◆ **AIM OF THE TASK**: Please copy the records below word for word, leaving out the pictures.

◆ **INPUT FOR THIS TASK**:

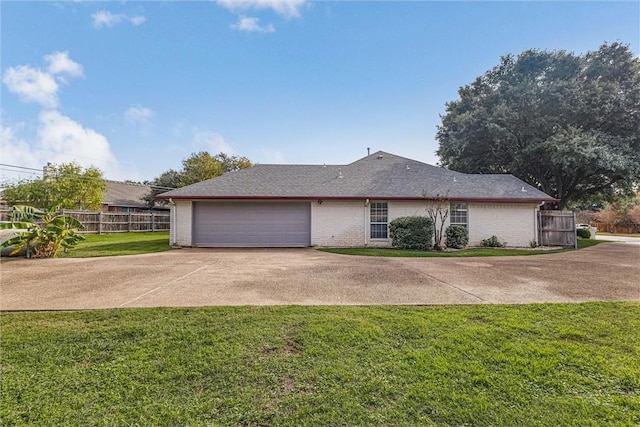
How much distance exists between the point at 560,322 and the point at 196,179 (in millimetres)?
29257

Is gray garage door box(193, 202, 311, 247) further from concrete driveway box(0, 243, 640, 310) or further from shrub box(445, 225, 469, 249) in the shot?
shrub box(445, 225, 469, 249)

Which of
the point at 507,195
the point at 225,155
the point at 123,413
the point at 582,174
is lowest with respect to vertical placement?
the point at 123,413

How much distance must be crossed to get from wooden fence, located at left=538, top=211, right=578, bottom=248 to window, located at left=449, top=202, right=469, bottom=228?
379cm

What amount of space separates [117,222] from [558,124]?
30061 mm

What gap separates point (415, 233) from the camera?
503 inches

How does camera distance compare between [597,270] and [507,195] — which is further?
[507,195]

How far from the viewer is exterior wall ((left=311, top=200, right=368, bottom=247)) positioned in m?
13.9

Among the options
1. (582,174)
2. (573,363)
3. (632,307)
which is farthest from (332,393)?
(582,174)

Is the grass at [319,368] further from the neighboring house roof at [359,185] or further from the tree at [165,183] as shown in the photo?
the tree at [165,183]

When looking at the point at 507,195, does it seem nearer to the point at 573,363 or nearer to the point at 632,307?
the point at 632,307

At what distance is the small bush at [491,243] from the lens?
1395 cm

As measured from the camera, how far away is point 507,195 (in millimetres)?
14070

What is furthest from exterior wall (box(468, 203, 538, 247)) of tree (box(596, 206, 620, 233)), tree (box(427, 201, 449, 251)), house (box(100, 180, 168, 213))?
tree (box(596, 206, 620, 233))

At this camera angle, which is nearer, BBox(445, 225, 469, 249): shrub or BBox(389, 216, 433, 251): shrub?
BBox(389, 216, 433, 251): shrub
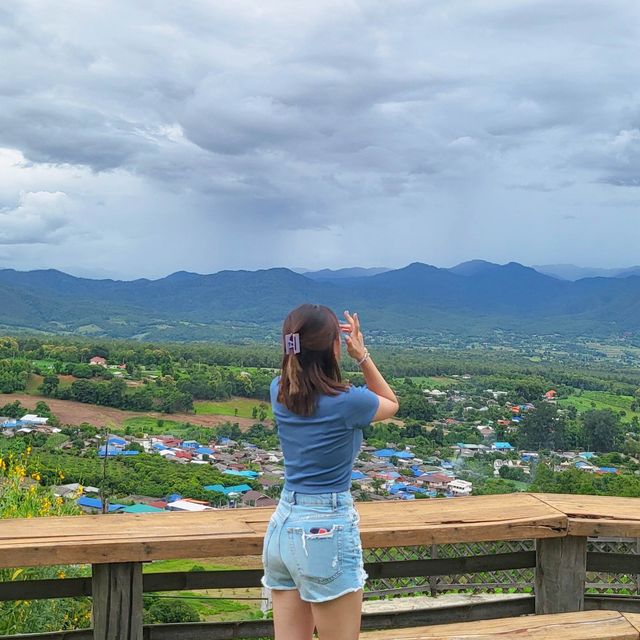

◆ **COMPLETE OUTPUT**:
How much distance exists between the point at 560,322 and the point at 196,179 (in millimetres)?
29257

Is gray garage door box(193, 202, 311, 247) further from concrete driveway box(0, 243, 640, 310) or further from shrub box(445, 225, 469, 249) in the shot?
shrub box(445, 225, 469, 249)

Which of
the point at 507,195
the point at 225,155
the point at 123,413
the point at 582,174
is lowest with respect to vertical placement?
the point at 123,413

How much distance must be crossed to get from wooden fence, located at left=538, top=211, right=578, bottom=248 to window, located at left=449, top=202, right=469, bottom=228?
379cm

What amount of space separates [117,222] from [558,124]?
30061 mm

What gap separates point (415, 233) from the camera?
503 inches

How does camera distance compare between [597,270] and [507,195] — which is further?
[507,195]

How far from the viewer is exterior wall ((left=311, top=200, right=368, bottom=247)) positioned in m?
13.9

Among the options
1. (582,174)
2. (573,363)
3. (632,307)
which is farthest from (332,393)?
(582,174)

Is the grass at [319,368] further from the neighboring house roof at [359,185] or further from the tree at [165,183] as shown in the photo?
the tree at [165,183]

When looking at the point at 507,195, does it seem nearer to the point at 573,363 or nearer to the point at 632,307?
the point at 632,307

At what distance is the small bush at [491,243] from the lens?
1395 cm

As measured from the camera, how far away is point 507,195 (in millimetres)?
14070

What is furthest from exterior wall (box(468, 203, 538, 247)) of tree (box(596, 206, 620, 233)), tree (box(427, 201, 449, 251)), house (box(100, 180, 168, 213))?
tree (box(596, 206, 620, 233))

At this camera angle, which is nearer, BBox(445, 225, 469, 249): shrub or BBox(389, 216, 433, 251): shrub?
BBox(389, 216, 433, 251): shrub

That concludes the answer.